When the time comes for you to return to life at the office, be proactive with getting your dog ready for the change. Avoid separation anxiety and help your dog adjust well to life after quarantine with these tips.

 

Establish a New Routine

If possible, spend the weeks leading up to your return to work establishing a new routine. This will make the transition smoother when it’s time for you to leave. Your dog will also get used to new cues like seeing you put on your shoes, hearing the jingle of your car keys, and hearing the garage door and car when you leave. Practice a scheduled routine like this.

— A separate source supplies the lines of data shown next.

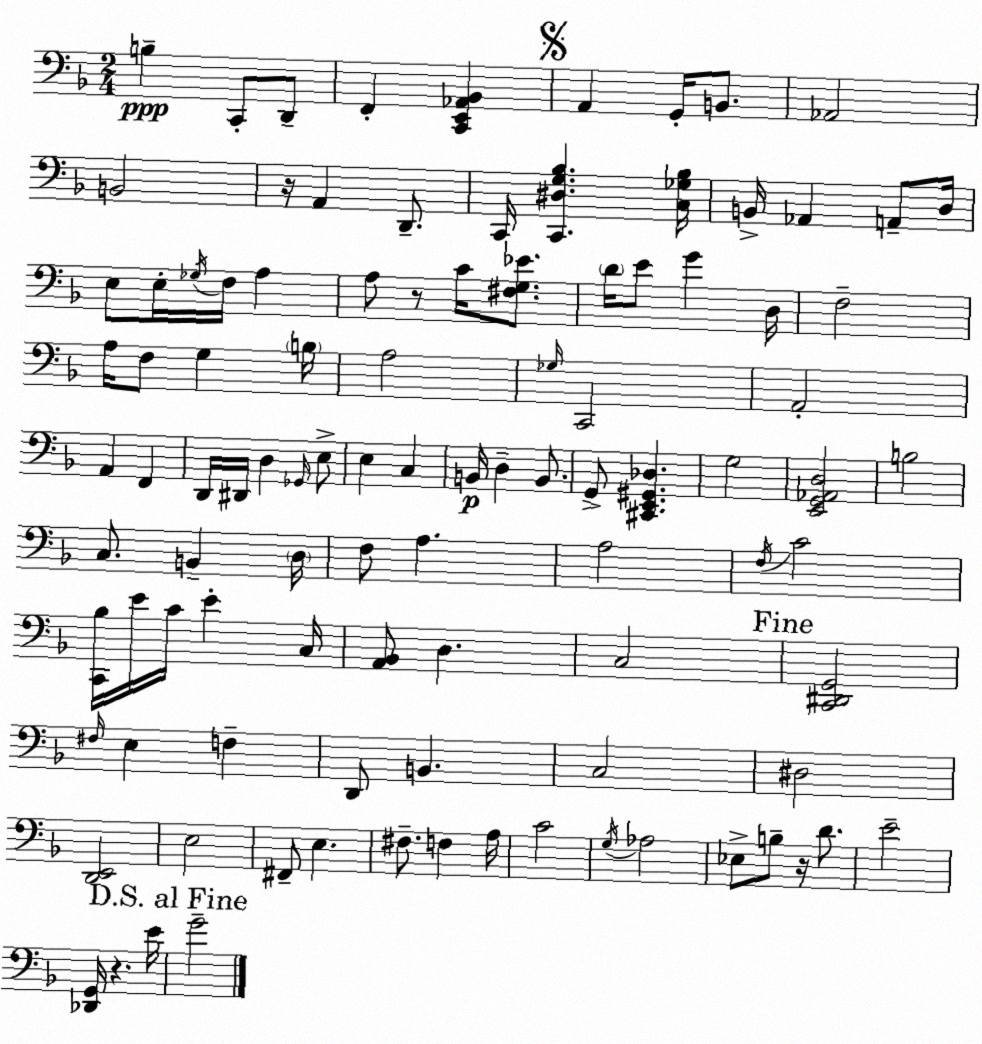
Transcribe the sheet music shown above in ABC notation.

X:1
T:Untitled
M:2/4
L:1/4
K:F
B, C,,/2 D,,/2 F,, [C,,E,,_A,,_B,,] A,, G,,/4 B,,/2 _A,,2 B,,2 z/4 A,, D,,/2 C,,/4 [C,,^D,G,_B,] [C,_G,_B,]/4 B,,/4 _A,, A,,/2 D,/4 E,/2 E,/4 _G,/4 F,/4 A, A,/2 z/2 C/4 [^F,G,_E]/2 D/4 E/2 G D,/4 F,2 A,/4 F,/2 G, B,/4 A,2 _G,/4 C,,2 A,,2 A,, F,, D,,/4 ^D,,/4 D, _G,,/4 E,/2 E, C, B,,/4 D, B,,/2 G,,/2 [^C,,E,,^G,,_D,] G,2 [E,,G,,_A,,D,]2 B,2 C,/2 B,, D,/4 F,/2 A, A,2 F,/4 C2 [C,,_B,]/4 E/4 C/4 E C,/4 [A,,_B,,]/2 D, C,2 [C,,^D,,G,,]2 ^F,/4 E, F, D,,/2 B,, C,2 ^D,2 [D,,E,,]2 E,2 ^F,,/2 E, ^F,/2 F, A,/4 C2 G,/4 _A,2 _E,/2 B,/2 z/4 D/2 E2 [_D,,G,,]/4 z E/4 G2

  • 7am – Wake up, go potty, take a walk
  • 8am – Have breakfast and get some belly rubs
  • 8:30am-9:30am – Crate time
  • 12:30pm-1:30pm – Go potty, have a few treats, and take a short walk or have a game of fetch
  • 1:30pm-2:30pm – Crate time
  • 5:30pm-6:30pm – Take a long walk, visit the park, or enjoy a play session
  • 6:30pm-9:30pm – Dinner time, belly rubs, hanging out together at home
  • 9:30pm – Bedtime in the crate

Give Your Dog Plenty of Exercise

With increased down time in their crate comes a need for more activity before their time alone. Take time in the mornings before you leave for work and when you get home to give your dog a nice long walk and play fetch with them. If your pup is tired out when you leave them alone, they will sleep well and enjoy their “me time” in their crates more.


Practice Crate Training 

Speaking of the create, if your dog is not already crate trained, make that a priority before you head back to work. Try to leave the house for at least a few minutes while your dog is in the crate. This will get the pup used to being in there without you nearby. And to ensure your pup’s comfort, prepare the crate with these items.

  • Safe and secure crate in a quiet, cool room
  • A comfortable mat or bed
  • A crate cover to help make their “den” feel safe
  • Fresh drinking water
  • A toy that cannot be chewed apart or choked on
  • No collar to avoid any dangers of it getting caught on the crate

 

Hire a Dog Sitter or Dog Walker

If you’re anticipating long hours at the office or won’t be able to come home during your lunch break, you’ll need to hire help to ensure your pup gets the care they need. Consider bringing this person into your routine while still working from home. This way, your pup gets to know this new friend and the transition is smoother.

Alternatively, investigate using a doggy daycare. Just like little human daycares, these places are excellent for getting your dog more socialization time and burning off energy during the day. Though services can sometimes be a little pricey, ask about bulk discounts. Daycares are often willing to reduce price if you commit to weeks or months of care.

Make Your Time with Your Pup Special

With less time to hang out with your dog during the work day, try to make the time you do spend together even more fun and meaningful. Whether it’s exploring a new park together after work, taking a hike or swim on the weekend, or giving some extra belly rubs before bed, make every moment count.